__Scene question entries__:

━━━━━━━━━━━━━━━━━━━━━━━━━━━━━━

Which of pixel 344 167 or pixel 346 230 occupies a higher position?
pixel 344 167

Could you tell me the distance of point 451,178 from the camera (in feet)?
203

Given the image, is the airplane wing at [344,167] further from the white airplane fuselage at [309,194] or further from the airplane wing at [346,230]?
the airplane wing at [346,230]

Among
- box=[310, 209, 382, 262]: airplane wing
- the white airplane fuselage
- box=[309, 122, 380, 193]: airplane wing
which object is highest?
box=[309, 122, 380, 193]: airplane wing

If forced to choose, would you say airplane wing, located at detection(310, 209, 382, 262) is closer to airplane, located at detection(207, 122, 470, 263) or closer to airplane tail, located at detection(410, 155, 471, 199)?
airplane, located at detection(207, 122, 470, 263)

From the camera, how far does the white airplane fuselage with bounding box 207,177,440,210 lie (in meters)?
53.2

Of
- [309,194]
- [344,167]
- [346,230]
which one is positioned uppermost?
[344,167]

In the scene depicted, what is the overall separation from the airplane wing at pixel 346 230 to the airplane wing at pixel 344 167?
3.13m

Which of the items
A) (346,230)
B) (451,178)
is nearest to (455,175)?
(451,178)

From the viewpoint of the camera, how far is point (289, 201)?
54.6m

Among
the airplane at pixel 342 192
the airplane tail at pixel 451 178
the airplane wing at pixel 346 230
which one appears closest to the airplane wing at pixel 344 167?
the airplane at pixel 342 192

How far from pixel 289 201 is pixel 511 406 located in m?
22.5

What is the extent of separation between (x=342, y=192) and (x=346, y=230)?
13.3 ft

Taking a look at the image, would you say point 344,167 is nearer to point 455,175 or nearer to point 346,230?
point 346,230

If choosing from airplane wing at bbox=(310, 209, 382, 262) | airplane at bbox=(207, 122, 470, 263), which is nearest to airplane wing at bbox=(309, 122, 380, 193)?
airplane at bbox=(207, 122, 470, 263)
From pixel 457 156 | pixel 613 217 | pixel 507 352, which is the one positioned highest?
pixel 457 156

━━━━━━━━━━━━━━━━━━━━━━━━━━━━━━

__Exercise brief__: Please rewrite the entries from the line containing "How far from" through the end of the entries, with "extent of separation" changed to "distance" and nothing else altered.

__Written answer__:
How far from pixel 289 201 is pixel 511 406 located in m?
22.5

What is the distance between (x=342, y=192) and (x=346, y=230)?
13.3 ft

Taking a look at the image, would you say point 344,167 is nearer to point 455,175 or nearer to point 346,230?
point 346,230

If choosing from airplane wing at bbox=(310, 209, 382, 262) | airplane at bbox=(207, 122, 470, 263), which is nearest to airplane wing at bbox=(309, 122, 380, 193)?
airplane at bbox=(207, 122, 470, 263)
From pixel 457 156 | pixel 613 217 | pixel 507 352, which is the one positioned highest?
pixel 457 156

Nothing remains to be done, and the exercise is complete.